O presidente Lula parece estar se divertindo muito com o episódio Sarney. E se diverte antes, com a reação do Planalto. Depois, com a surpresa do próprio Sarney. E finalmente com o assombro de íntimos e não íntimos, com a facilidade com que se desmente, se contradiz ou se desdiz.
Primeiro, logo no início das acusações, surgiu com essa novidade sensacional a respeito do “julgamento” que as pessoas têm que ter. Para ele, “Sarney não pode ser julgado como um homem comum, por causa da biografia”.Concordo inteiramente com o presidente. Um homem como Sarney, que transitou com toda a facilidade e felicidade da ditadura para a democracia, tem que ser admirado, que capacidade.
Mais concordância: entrando na política pobríssimo, sem bens de família, hoje ostenta uma fortuna para ninguém botar defeitos, ele e a família. Nessa matéria de enriquecimento, para ele tudo é familiar.
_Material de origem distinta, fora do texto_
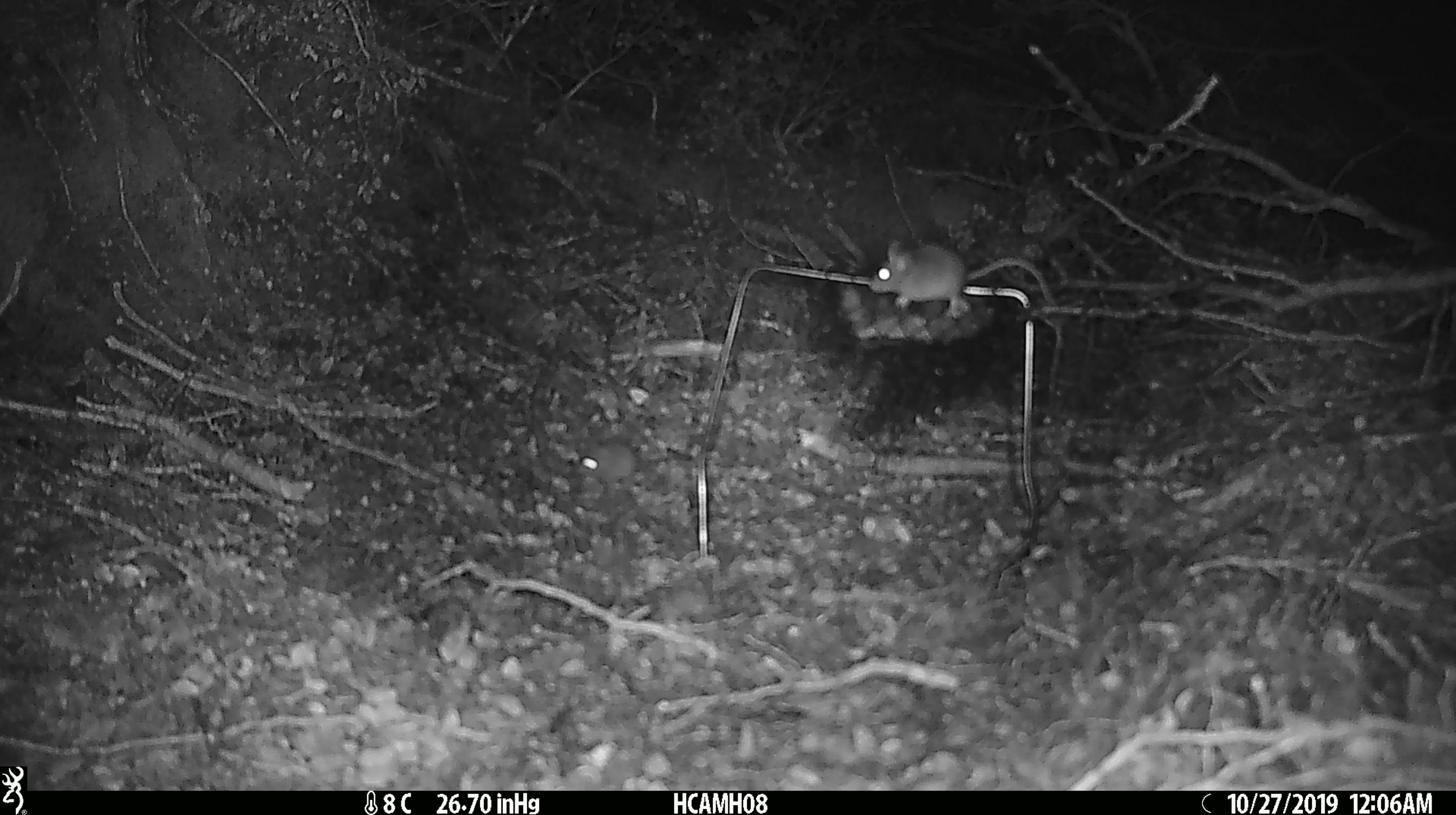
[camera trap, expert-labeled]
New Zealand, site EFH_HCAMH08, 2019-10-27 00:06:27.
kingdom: Animalia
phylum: Chordata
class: Mammalia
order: Rodentia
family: Muridae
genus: Mus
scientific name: Mus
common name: mouse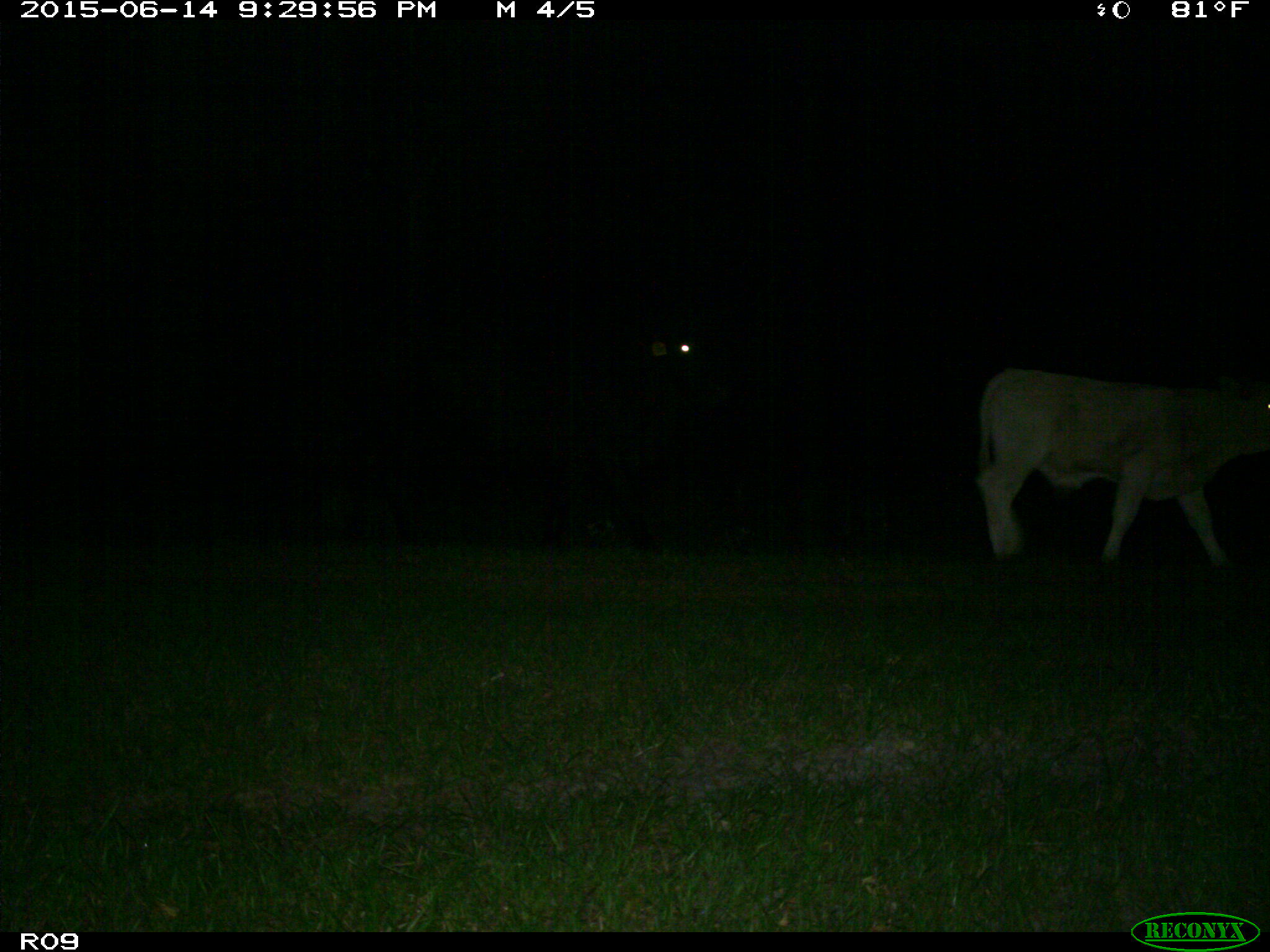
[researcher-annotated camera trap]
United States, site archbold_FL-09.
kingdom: Animalia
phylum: Chordata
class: Mammalia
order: Artiodactyla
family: Bovidae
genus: Bos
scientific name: Bos taurus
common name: domestic cow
Bos taurus (domestic cow).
E finalmente, minhas reverencias ao presidente Lula por ter visto na frente de todos: tendo começado em 1954/56 como suplente de deputado na Frente Parlamentar Nacionalista, Sarney foi percorrendo todas as faixas, chegando à extrema direita. Orgulhoso e feliz, anunciou: “É preciso acabar a dinastia de 40 anos de Vitorino Freire”. Acabou mesmo, implantou a sua, exatamente de outros 40 anos.
Só que Vitorino não tinha herdeiros políticos, acabou, acabou. Sarney tem filhos, netos, sobrinho, afilhados, até o namorado da neta (ainda é? Os jornais não dão sequencia).
Apesar de tudo isso, Lula não abandona o político Jose Sarney. Uma semana depois, absoluto e irrepreensível, Lula sempre publicamente declara: “Não votei em Sarney para presidente do Senado, eles que resolvam a questão”.
Não era desprezo, contradição, reviravolta. Apesar do seu “companheiro” Tião Viana ter duvidado de Lula, este mais uma vez é o guia genial, e tem o meu aplauso total e sem restrições.
A vida é dinâmica e não estática, raciocinou profundamente, e sempre com a maior coragem, mostrou que a coerência consiste em mudar e não em ficar. Bravos, presidente, não entendem essa competência de estudar os problemas.
Galileu não disse que a Terra por si move? E não tomou outra posição? Por que contradizer a Inquisição, que tinha certeza de que a Terra estava sempre parada?
Era a segunda posição, mas não a ultima. Ontem, sexta-feira, Lula deu mais uma aula inteiramente sensata e da qual só os tolos discordam. Defendeu Sarney e de passagem chamou alguns críticos de IMBECIS. O presidente não gosta de eufemismos, tem certeza de que o cidadão comum nem sabe o que é isso.
Dizem no Planalto que essa terceira afirmação do presidente foi lançada diretamente contra Mercadante, Suplicy, Palocci (como candidato ao governo de São Paulo) e todos os que se atiram contra o “grande amigo” Ciro Gomes. Neste caso, Sarney foi apenas uma estrada que Lula percorreu, não precisamente para atacar ou defender o presidente do Senado, e sim para fulminar “os que não entendem suas jogadas geniais”.
E uma delas, saída diretamente de sua cabeça, é o registro de Ciro como candidato a governador de São Paulo. Ciro não tem a menor chance de ganhar e até mesmo de obter legenda.
Mas Lula está executando uma estratégia, como criticar antecipadamente uma estratégia? Napoleão na Rússia e depois em 1812, partindo para o confronto com o almirante Nelson, não cumpria uma estratégia? Nenhum constrangimento em aplaudir o presidente Lula, afinal, quem se compara a ele, partindo do interior de Pernambuco e chegando a Brasília e conquistando o Planalto-Alvorada, o Brasil e o mundo?
Segunda-feira o Congresso reabre, depois de um necessário, reconfortador e indispensável recesso. O presidente Lula não pode deixar de fazer uma saudação a esses bravos parlamentares. E tendo refletido (uma constante do presidente) profundamente sobre a presidência do Senado, não deixará de vir com sua contribuição para resolver o problema.
Não tentem adivinhar, apenas se preparem para aplaudir. É uma estratégia e não uma tática, iriam querer que Lula antecipasse tudo que obteve com elocubrações geniais?
Quanto a este repórter, não me interessa se o presidente confirma a primeira ou a terceira afirmação, mesmo negando a segunda.